Citigroup did not admit to any wrongdoing, but agreed to pay a $95 million fine, $30 million in prejudgment interest, and $160 million in reimbursement, all of which goes to investors who were not told at the time of the deal that Citigroup was betting against the collateralize debt obligation securities it had helped put together.
The Securities and Exchange Commission also targeted a Credit Suisse portfolio manager, Samir Bhatt, who agreed to a six-month suspension from working in finance and to pay a $50,000 fine.
SEC fined Credit Suisse $2.5 million for serving as the deal's collateral manager, The Wall Street Journal reported.
Brian Stoker, a former Citigroup employee the SEC alleges put the deal together, who was also charged in the case, did not sign off on the agreement.
The SEC alleged Citigroup made $126 million in profits by taking a short position against the derivatives deal and $34 million in service fees.
Robert Khuzami, director of the SEC's enforcement division, said, "Investors were not informed that Citigroup had decided to bet against them and had helped choose the assets that would determine who won or lost."
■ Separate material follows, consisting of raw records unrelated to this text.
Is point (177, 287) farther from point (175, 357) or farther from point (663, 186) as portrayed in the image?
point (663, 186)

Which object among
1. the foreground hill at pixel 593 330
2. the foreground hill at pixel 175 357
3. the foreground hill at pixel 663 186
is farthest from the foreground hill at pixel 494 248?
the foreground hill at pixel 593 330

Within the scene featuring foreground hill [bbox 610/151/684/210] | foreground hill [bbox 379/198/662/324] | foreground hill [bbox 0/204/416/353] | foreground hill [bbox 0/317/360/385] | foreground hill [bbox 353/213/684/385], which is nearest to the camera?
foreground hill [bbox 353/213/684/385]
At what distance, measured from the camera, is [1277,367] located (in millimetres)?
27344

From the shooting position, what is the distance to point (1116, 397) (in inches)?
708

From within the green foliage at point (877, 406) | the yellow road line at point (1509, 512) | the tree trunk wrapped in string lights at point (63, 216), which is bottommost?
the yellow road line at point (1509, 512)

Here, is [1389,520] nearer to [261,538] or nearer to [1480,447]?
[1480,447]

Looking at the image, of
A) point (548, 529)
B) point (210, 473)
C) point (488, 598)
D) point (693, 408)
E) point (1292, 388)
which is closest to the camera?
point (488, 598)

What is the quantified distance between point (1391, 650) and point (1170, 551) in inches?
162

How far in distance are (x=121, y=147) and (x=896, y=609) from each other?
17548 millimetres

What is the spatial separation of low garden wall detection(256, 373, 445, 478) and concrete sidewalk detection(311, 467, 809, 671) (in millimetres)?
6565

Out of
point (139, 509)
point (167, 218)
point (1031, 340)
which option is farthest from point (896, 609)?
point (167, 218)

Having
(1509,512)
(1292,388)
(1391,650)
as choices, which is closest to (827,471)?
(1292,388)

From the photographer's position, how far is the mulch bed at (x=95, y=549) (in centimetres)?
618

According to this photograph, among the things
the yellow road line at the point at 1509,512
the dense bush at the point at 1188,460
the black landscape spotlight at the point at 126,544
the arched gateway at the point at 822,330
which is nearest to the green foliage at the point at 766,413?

"The securities laws demand that investors receive more care and candor than Citigroup provided to these … investors," he said.
Citigroup said it was pleased to put the issue to rest.
In a statement, the bank said, "We are pleased to put this matter behind us and are focused on contributing to the economic recovery, serving our clients and growing responsibly."
"Since the crisis, " Citigroup said, "we have bolstered our financial strength, overhauled the risk management function, significantly reduced risk on the balance sheet, and returned to the basics of banking."